■ Problem to solve: Beginning with the first line of the data below, set down each line exactly through the line that contains "scientific name: Equus quagga".

Source records
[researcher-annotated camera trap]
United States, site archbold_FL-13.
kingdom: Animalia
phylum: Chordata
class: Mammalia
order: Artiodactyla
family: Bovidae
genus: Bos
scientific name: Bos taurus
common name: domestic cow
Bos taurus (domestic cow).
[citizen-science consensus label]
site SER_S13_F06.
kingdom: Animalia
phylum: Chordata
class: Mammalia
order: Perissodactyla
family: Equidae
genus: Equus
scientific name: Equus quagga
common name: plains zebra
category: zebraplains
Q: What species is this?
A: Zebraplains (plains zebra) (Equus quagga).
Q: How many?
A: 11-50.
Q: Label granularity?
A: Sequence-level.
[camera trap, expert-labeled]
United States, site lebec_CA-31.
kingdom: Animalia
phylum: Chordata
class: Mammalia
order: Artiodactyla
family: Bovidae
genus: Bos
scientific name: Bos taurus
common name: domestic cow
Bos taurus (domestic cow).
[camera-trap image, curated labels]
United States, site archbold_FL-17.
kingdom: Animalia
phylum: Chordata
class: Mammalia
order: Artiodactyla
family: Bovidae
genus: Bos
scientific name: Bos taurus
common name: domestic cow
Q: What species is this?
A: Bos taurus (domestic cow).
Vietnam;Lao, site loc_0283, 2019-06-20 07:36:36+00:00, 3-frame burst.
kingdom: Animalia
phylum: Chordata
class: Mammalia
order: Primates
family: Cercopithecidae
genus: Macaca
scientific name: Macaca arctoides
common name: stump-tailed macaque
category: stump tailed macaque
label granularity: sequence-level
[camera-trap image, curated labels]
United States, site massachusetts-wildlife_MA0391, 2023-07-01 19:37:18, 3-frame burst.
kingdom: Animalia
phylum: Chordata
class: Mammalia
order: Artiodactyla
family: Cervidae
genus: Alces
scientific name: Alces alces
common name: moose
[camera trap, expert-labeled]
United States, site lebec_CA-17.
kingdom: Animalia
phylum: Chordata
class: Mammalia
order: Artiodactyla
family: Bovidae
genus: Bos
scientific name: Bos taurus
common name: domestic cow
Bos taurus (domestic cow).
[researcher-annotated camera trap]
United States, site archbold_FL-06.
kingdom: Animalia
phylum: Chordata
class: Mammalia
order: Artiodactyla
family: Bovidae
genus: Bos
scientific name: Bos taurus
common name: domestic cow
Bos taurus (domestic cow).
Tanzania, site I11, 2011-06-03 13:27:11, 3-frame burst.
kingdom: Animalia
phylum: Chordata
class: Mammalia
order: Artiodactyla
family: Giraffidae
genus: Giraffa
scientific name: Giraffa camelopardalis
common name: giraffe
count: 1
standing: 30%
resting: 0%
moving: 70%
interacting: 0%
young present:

■ Task answer:
[researcher-annotated camera trap]
United States, site archbold_FL-13.
kingdom: Animalia
phylum: Chordata
class: Mammalia
order: Artiodactyla
family: Bovidae
genus: Bos
scientific name: Bos taurus
common name: domestic cow
Bos taurus (domestic cow).
[citizen-science consensus label]
site SER_S13_F06.
kingdom: Animalia
phylum: Chordata
class: Mammalia
order: Perissodactyla
family: Equidae
genus: Equus
scientific name: Equus quagga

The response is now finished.